» Work instructions
Write out the data below in full, unchanged, minus the images.

Captioned web images
# # # # # # #
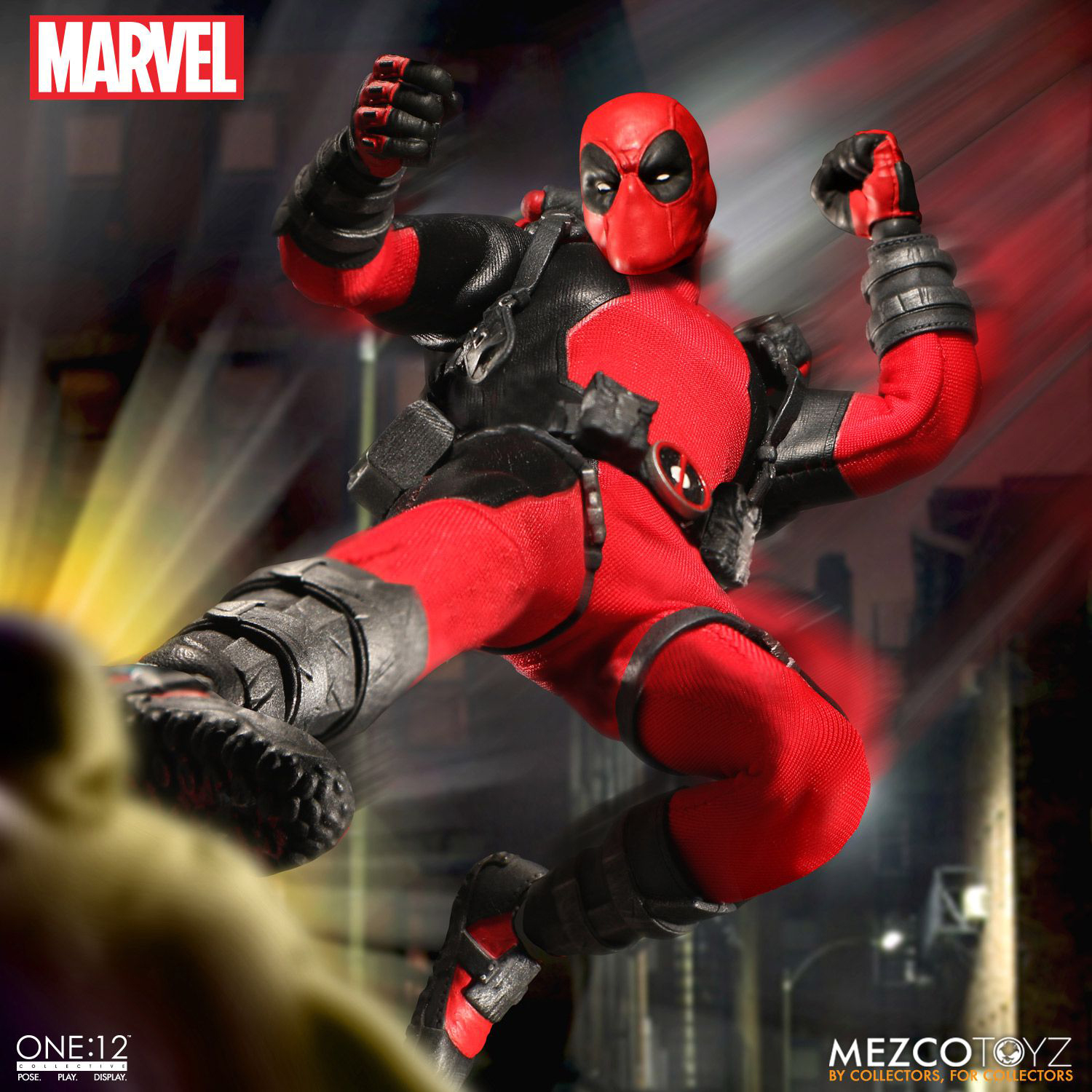 deadpool-mezco-one-12-collective-action-figure-4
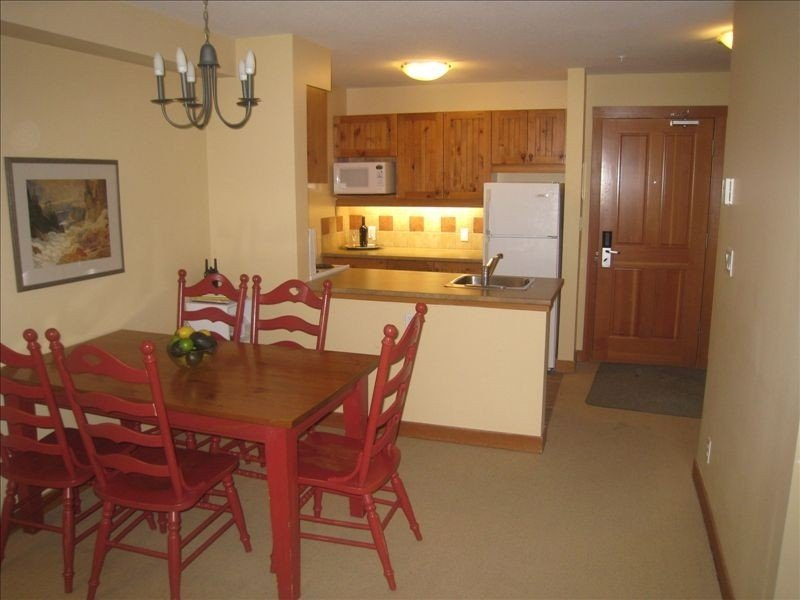 1BR+pullout Pano Springs Bldg(the BIG hotpools!) UpperVillage TRUE Ski In/SkiOut, location de vacances à Panorama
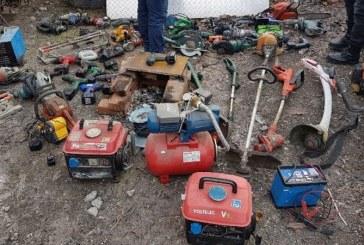 Sighetu Marmatiei: Perchezitie la o persoana banuita de comiterea mai multor furturi din locuinte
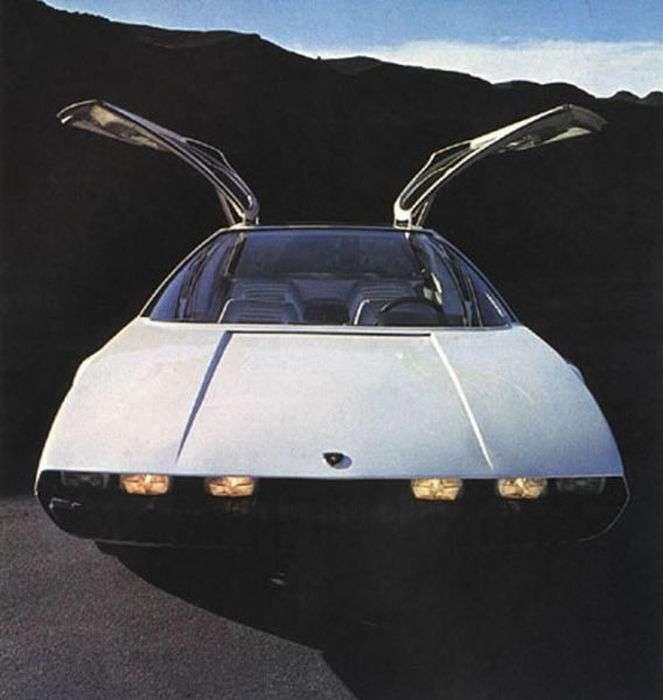 Величезна колекція концептуальних автомобілів 70х років (80 фото)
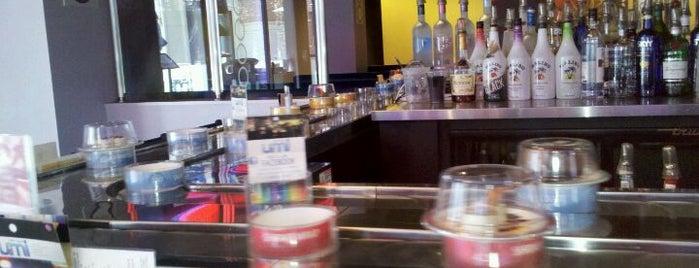 Umi Sushi + Tapas is one of Tempat yang Disukai Rachel.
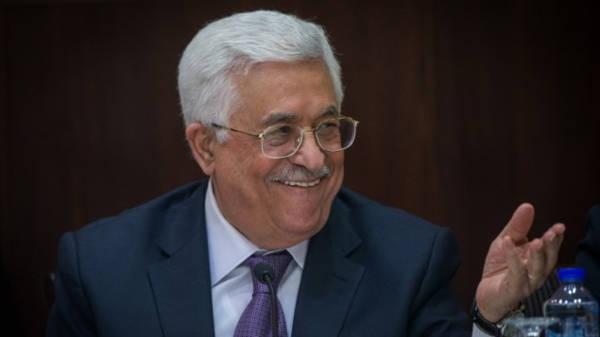 Abbas felicita a Trump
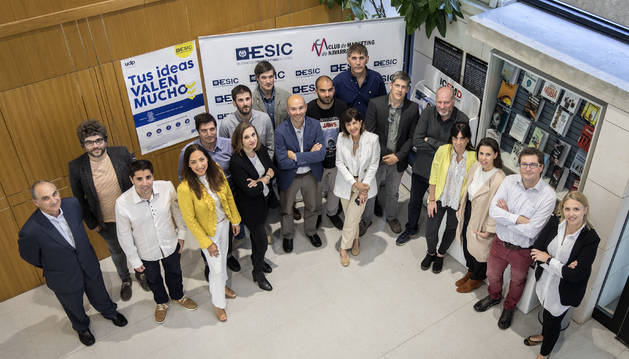 Foto de los participantes en el foro de inversión.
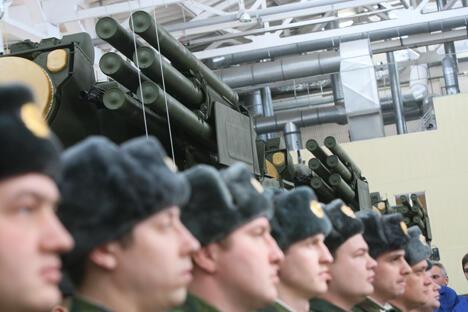 俄罗斯在全球武器出口市场上稳居第二位。去年,俄罗斯共出口了151.3亿 美元的军备产品,比前年增加了20亿美元。图片来源:俄新社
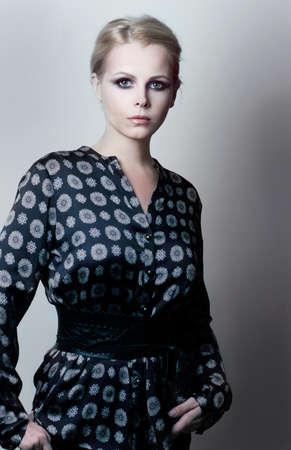 magnetismo: Magnetismo Elegancia femenina de lujo en gris-azul vestido de moda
# # # # # # #
» Task result
 deadpool-mezco-one-12-collective-action-figure-4
 1BR+pullout Pano Springs Bldg(the BIG hotpools!) UpperVillage TRUE Ski In/SkiOut, location de vacances à Panorama
 Sighetu Marmatiei: Perchezitie la o persoana banuita de comiterea mai multor furturi din locuinte
 Величезна колекція концептуальних автомобілів 70х років (80 фото)
 Umi Sushi + Tapas is one of Tempat yang Disukai Rachel.
 Abbas felicita a Trump
 Foto de los participantes en el foro de inversión.
 俄罗斯在全球武器出口市场上稳居第二位。去年,俄罗斯共出口了151.3亿 美元的军备产品,比前年增加了20亿美元。图片来源:俄新社
 magnetismo: Magnetismo Elegancia femenina de lujo en gris-azul vestido de moda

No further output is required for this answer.